Futbol kariyerinde Chelsea ve Arsenal gibi Premier Lig’in devlerinde forma giyen ve Chelsea’de efsane olarak nitelendirilen Petr Cech’ten Galatasaray ile ilgili bir itiraf geldi.
Kariyerinde karşılaştığı en iyi atmosferleri anlatan Cech, “Ben her zaman sahanın içinde olanı görmeye çalıştım. 14 yaşında futbol oynamaya başladım, sahaya odaklanmam gerektiğini öğrendim. Tabii ki taraftarların gürültülü olup olmadıklarına dikkat ettim, maçlarda bunlar da dikkatimi çekti. Sessiz bir anda bağırışları duyabilirsiniz ancak esas olan sahanın içerisindeyken hissettiğiniz genel atmosferdir.” ifadelerini kullandı.
“WEMBLEY SIRA DIŞI”
Wembley’in sıra dışı olduğunu söyleyen eski kaleci, “80-90 bin kişilik stadyumlar var. Wembley gerçekten olağan dışı. FA Cup finali gibi maçlar orada oynanıyor, oradaki atmosfer her zaman harikadır. Bu maçlar gerçekten keyif aldığınız maçlardır” şeklinde konuştu.

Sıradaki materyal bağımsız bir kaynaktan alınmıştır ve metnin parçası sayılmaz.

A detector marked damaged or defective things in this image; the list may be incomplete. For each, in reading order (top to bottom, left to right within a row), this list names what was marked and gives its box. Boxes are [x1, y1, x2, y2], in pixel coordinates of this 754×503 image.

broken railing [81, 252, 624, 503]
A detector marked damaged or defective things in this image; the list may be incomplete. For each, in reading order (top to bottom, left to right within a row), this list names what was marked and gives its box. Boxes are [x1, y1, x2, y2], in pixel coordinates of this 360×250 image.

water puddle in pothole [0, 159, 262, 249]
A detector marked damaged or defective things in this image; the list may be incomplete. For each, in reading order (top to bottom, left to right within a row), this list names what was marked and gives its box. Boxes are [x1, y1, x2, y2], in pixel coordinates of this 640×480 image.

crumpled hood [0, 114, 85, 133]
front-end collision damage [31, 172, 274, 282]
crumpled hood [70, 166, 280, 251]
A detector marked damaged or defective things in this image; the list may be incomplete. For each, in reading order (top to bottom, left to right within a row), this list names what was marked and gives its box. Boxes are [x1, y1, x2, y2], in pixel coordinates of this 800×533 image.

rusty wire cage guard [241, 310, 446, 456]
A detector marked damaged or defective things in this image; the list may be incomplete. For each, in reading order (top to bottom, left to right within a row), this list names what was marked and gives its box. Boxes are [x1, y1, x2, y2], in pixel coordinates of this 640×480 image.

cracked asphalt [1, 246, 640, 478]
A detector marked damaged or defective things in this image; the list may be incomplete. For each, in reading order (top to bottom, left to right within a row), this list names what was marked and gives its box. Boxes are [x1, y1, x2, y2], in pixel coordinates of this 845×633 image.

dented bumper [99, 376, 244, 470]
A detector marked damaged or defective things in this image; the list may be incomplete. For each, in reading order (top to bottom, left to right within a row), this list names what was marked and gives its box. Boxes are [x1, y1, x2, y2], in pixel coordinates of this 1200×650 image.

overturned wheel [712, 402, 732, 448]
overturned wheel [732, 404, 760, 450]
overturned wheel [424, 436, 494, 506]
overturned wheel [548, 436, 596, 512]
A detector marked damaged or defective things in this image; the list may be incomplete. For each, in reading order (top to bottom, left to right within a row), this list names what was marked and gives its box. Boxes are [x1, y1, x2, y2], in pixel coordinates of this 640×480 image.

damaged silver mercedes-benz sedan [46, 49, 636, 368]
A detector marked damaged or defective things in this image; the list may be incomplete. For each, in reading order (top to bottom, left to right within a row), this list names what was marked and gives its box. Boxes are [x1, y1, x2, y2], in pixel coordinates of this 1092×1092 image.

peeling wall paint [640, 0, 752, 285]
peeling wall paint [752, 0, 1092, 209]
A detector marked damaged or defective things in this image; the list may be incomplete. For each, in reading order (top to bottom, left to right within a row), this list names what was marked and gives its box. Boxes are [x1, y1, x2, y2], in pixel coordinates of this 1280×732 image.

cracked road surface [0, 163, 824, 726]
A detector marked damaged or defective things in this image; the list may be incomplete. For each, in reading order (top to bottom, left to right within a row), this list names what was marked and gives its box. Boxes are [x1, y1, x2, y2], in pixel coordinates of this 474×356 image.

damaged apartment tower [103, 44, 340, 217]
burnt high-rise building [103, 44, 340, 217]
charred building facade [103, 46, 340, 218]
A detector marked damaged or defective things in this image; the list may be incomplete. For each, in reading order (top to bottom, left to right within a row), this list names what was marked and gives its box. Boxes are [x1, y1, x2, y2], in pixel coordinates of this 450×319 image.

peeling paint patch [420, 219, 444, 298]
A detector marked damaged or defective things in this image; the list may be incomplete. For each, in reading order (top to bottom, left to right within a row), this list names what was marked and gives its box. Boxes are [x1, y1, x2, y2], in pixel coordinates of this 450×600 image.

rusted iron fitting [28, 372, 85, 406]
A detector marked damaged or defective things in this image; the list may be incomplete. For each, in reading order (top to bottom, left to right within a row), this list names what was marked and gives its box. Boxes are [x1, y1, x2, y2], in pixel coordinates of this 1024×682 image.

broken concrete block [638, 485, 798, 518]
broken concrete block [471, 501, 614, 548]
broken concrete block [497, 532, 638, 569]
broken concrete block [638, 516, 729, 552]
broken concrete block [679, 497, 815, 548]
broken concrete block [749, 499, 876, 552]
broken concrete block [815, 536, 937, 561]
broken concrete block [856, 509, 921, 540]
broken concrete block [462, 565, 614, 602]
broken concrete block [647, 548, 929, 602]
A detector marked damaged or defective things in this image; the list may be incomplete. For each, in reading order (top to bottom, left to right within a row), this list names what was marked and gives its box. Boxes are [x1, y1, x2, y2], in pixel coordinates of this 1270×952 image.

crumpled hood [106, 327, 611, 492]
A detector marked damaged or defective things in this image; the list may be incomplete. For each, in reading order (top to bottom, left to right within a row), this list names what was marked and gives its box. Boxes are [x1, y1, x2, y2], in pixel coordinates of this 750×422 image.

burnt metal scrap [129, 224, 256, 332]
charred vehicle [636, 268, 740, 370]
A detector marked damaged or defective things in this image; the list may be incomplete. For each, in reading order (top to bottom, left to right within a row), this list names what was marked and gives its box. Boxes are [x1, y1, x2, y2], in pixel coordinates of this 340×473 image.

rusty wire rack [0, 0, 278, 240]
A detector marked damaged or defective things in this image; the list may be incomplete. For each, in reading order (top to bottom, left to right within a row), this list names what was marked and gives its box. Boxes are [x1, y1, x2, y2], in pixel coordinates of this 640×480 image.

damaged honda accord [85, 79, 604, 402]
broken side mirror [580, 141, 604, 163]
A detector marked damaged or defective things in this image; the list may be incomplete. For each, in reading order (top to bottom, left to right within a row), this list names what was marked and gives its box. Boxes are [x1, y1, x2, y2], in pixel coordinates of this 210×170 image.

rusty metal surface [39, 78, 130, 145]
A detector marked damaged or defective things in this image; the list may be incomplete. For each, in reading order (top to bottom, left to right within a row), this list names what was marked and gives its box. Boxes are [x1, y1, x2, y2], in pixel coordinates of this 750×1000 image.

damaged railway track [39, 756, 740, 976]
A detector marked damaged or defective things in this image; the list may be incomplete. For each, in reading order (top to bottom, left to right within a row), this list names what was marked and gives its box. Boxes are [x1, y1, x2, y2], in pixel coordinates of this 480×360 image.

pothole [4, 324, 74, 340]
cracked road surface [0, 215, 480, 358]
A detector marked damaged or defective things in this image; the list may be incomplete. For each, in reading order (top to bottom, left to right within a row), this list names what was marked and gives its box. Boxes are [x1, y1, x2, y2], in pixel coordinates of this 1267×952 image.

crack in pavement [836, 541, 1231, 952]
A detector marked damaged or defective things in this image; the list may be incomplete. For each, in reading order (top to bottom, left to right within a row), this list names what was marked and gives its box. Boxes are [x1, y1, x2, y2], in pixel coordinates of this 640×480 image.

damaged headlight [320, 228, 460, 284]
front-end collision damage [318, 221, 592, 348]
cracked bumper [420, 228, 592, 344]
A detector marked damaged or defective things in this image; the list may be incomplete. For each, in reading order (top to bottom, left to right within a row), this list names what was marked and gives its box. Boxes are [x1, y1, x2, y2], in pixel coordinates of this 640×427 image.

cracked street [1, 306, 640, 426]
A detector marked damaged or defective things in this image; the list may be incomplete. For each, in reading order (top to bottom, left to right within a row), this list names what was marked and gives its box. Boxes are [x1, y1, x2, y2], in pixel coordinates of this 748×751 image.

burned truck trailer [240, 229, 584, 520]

İngiltere’ye transfer olduğunda her maçtan keyif aldığını söyleyen 39 yaşındaki Cech, “Buradaki insanlar futbola fazlasıyla tutkulu, stadyumlarda tutkuyla takımlarını destekliyorlar” şeklinde görüşlerini aktardı.
“ŞAMPİYONLAR LİGİ MAÇLARI İNANILMAZDI”
Chelsea ile Stamford Bridge’de oynadıkları Şampiyonlar Ligi maçlarında atmosferin her zaman çok iyi olduğunu kaydeden efsane eldiven, “Şampiyonlar Ligi maçları, inanılmaz, atmosferi hissedebilirdiniz. Barcelona ve Bayern Münih’e karşı 2005 yılında oynadığımız maçlar, benim Chelsea ile ilk eleme maçlarımdı. Kulüp tarihinde eleme aşamasına ulaştığımız üçüncü sezondu. Büyük takımların, büyük maçları oynamaya gelmesi, çok özel ve çok heyecan vericiydi” diye konuştu.
“GALATASARAY MAÇI UÇAĞIN YANINDA DURMAK GİBİYDİ”
2013-2014 sezonundaki Galatasaray maçına değinen Cech, “2014 yılında, Didier’in de orada oynadığı zamanlarda, Galatasaray ile karşılaştık. Taraftarların, top rakipteyken ıslıklama gibi bir anlayışları vardı. 55 bin kişinin aynı anda ıslıkladığını düşünün, ne kadar gürültülü olduğunu hayal edebilirsiniz. Bir uçağın yanında durmak gibiydi. 15 metre yanındaki arkadaşının ne dediğini anlayamıyordun. İletişim çok önemliydi, çığlık atmanın, bağırmanın bir anlamı yoktu” dedi.